Regarder / Vivre : l'attrait du vide

 
La chaise à la fenêtre / Henri Fantin-Latour / 1861/ collection Bemberg / Toulouse
 
Fenêtre sur l'Escaut / Georges Braque / 1906 / collection Bemberg / Toulouse

Intérieur / Pierre Bonnard / 1905 / collection Bemberg / Toulouse
 
Parmi toutes les toiles et les images que j'observe dans les musées ou les galeries, mon attention est souvent attirée par celles où, en apparence, il n'y a rien. Rien de particulier, aucun personnage en train de prendre la pose, aucune anecdote, aucune action en train de se dérouler. Le vide. L'entre-deux. Un couloir que quelqu'un vient peut-être de traverser, mais qui se trouve momentanément désert. Une fenêtre ouverte sur une campagne fleurie, une échappée sur un fleuve, mais sans rien de mirobolant qui soit en train de se déployer. Une femme de trois-quart dos tranquillement assise dans un intérieur banal, semblant attendre on ne sait quoi, et nullement pressée de bouger. 
Ce sont des tableaux habituellement considérés d'importance secondaire, sur lesquels les visiteurs ont tendance à jeter un regard distrait. Cependant, ces représentations exercent immanquablement sur moi une grande fascination, parce qu'elles accordent au silence et au vide tout leur pouvoir d'évocation. Elles ne véhiculent aucune réponse du dehors, aucune séduction, aucune solution et s'adressent directement à la vie intérieure du spectateur.

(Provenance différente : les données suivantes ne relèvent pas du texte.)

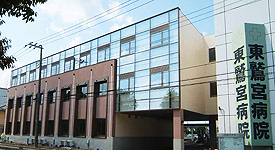 東鷲宮病院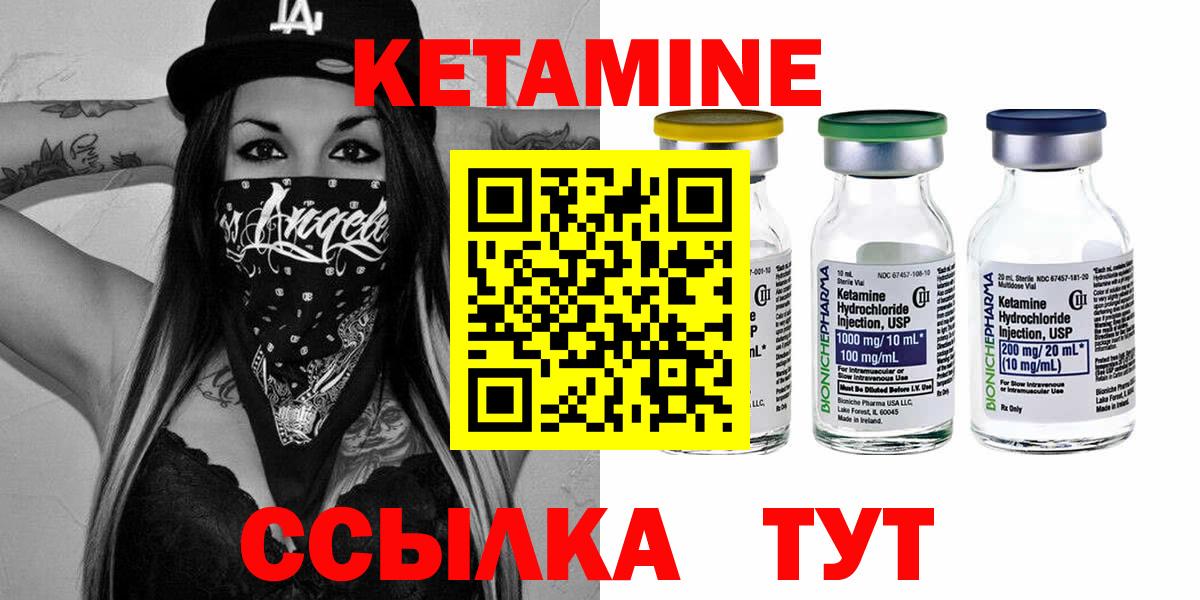 Всеволожск  КЕТАМИН VHQ  Вход с VPN 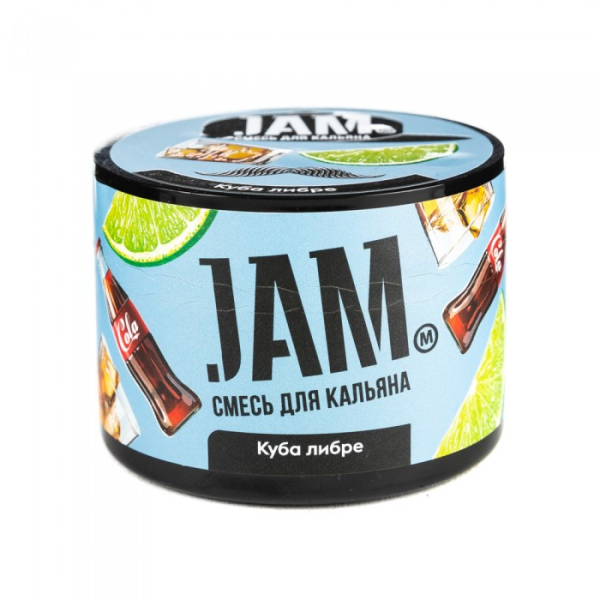 Смесь JAM Куба либре 50 гр в Сыктывкаре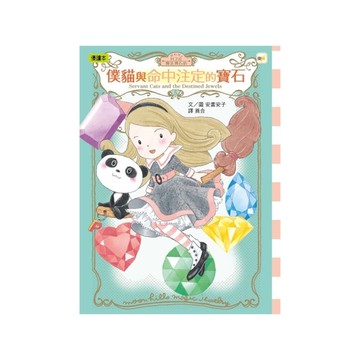 月之丘魔法寶石店(5)僕貓與命中注定的寶石(中高年級讀本)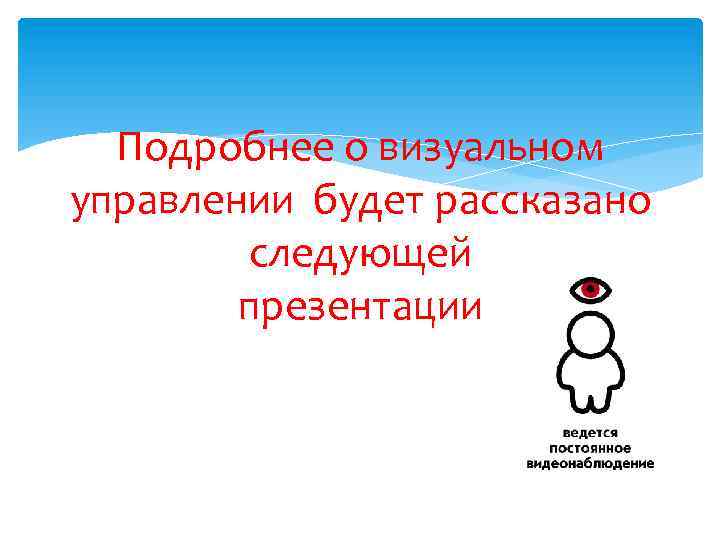 Подробнее о визуальном управлении будет рассказано следующей презентации 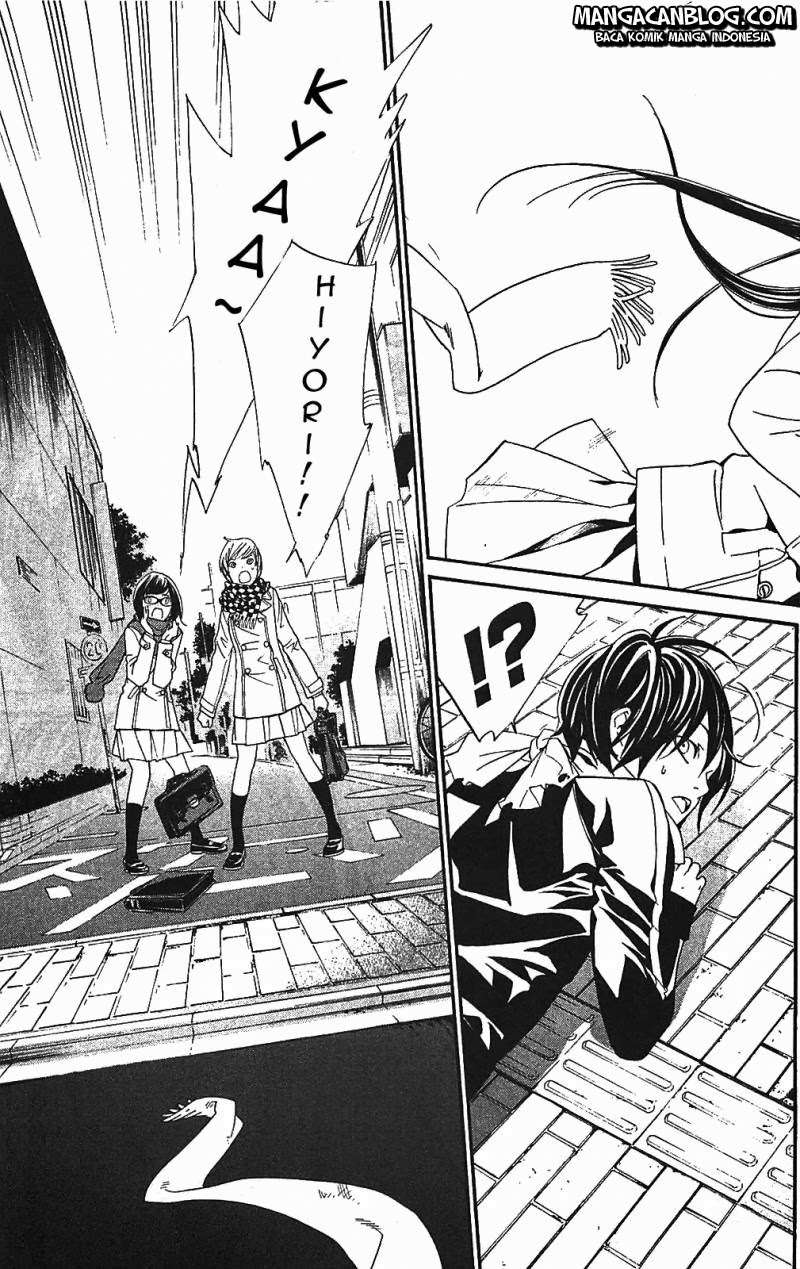 The Undefeatable Swordsman Chapter 220 - halaman 21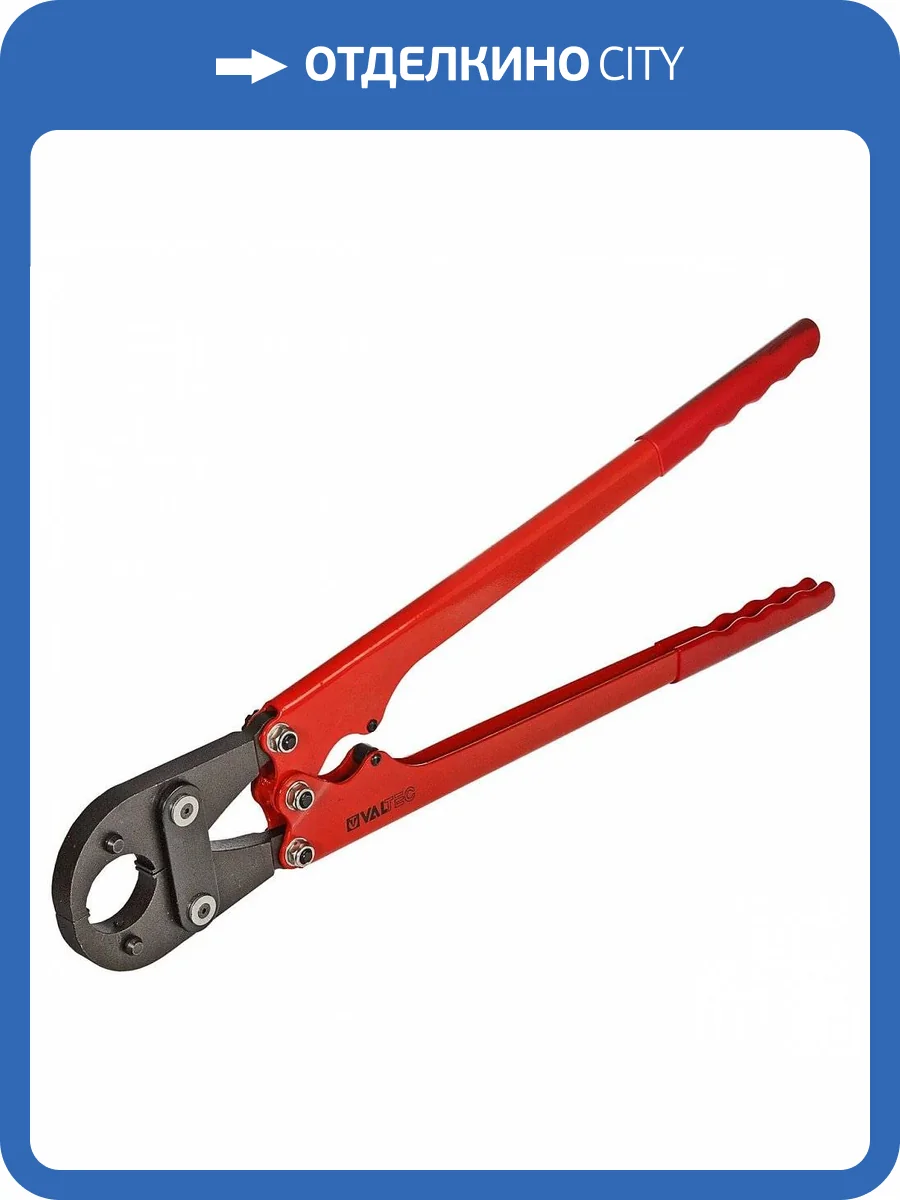 Пресс-инструмент VALTEC малогабаритный ручной с компл. насадок 16-20 стандарт TH, VTm.293.L.1620 фото 2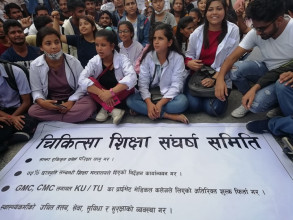 ७५ प्रतिशत छात्रवृत्ति लागू हुनुपर्ने लगायतका मागसहित चिकित्सा शिक्षा संघर्ष समितिको प्रदर्शन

Là où certains trouveraient peut-être matière à s'ennuyer, je reste subjuguée. Oui, dans un monde sursaturé d'images, de sollicitations, de sons, je leur trouve l'immense avantage de faire appel à tout un monde de possibles.
L'ennui, ce n'est pas le vide apparent. L'ennui, c'est sans doute quand toutes les réponses sont données, toutes les cases comblées, et quand l'imagination s'étiole parce qu'elle ne trouve pas matière à être stimulée.
Le plus fascinant de la vie, ce sont peut-être les intervalles, l'ensemble de ces moments où quelque chose est sur le point de se passer, mais ne se passe pas encore, et où il vaut la peine d'attendre et de laisser libre cours à ce qui doit se faire. L'espace-temps - l'espace tout court - entre un événement et un autre, entre un inspir et un expir, et où la vie, en apparence immobile, ne cesse de palpiter.